> [What this task involves] All lines from the one holding "genus: Puma" down to the last line of the entries are to be reproduced exactly, with no other lines.

[Supplied entries — start]

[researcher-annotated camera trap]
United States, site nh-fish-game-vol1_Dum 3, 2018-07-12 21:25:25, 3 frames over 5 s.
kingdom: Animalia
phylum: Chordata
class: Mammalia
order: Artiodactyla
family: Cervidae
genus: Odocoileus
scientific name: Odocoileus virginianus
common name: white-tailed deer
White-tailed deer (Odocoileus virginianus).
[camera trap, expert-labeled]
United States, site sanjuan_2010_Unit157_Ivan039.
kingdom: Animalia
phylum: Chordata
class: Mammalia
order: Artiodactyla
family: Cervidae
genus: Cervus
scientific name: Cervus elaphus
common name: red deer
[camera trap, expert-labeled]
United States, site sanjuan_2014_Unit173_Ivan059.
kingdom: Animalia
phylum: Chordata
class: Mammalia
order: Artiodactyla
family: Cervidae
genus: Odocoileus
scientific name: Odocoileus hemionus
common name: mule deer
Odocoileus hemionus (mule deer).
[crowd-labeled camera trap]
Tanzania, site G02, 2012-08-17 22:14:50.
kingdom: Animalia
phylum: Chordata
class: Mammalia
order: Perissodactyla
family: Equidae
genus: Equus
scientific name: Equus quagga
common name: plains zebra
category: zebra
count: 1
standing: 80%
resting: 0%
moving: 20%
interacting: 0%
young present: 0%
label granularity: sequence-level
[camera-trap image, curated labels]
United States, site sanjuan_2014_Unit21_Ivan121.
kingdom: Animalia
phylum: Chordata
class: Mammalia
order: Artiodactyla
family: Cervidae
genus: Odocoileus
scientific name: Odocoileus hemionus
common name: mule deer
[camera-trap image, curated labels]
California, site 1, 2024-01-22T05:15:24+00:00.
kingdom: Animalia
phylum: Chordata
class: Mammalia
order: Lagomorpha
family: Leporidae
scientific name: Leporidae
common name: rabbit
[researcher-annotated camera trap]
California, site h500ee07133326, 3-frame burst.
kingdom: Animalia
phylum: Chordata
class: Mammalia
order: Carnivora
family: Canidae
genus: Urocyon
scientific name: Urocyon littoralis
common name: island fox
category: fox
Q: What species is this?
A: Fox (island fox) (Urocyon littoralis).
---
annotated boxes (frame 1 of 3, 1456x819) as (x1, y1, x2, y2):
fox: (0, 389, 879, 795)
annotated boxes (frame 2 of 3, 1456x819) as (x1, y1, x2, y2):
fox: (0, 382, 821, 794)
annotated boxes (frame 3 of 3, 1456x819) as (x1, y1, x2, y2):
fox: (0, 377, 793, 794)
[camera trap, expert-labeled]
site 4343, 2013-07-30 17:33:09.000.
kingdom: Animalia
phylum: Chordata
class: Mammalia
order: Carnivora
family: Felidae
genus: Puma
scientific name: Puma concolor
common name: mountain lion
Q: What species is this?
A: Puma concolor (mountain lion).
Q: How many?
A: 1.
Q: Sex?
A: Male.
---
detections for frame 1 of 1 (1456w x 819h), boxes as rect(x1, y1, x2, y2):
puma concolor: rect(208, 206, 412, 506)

[Supplied entries — finish]

> [Exercise answer]
genus: Puma
scientific name: Puma concolor
common name: mountain lion
Q: What species is this?
A: Puma concolor (mountain lion).
Q: How many?
A: 1.
Q: Sex?
A: Male.
---
detections for frame 1 of 1 (1456w x 819h), boxes as rect(x1, y1, x2, y2):
puma concolor: rect(208, 206, 412, 506)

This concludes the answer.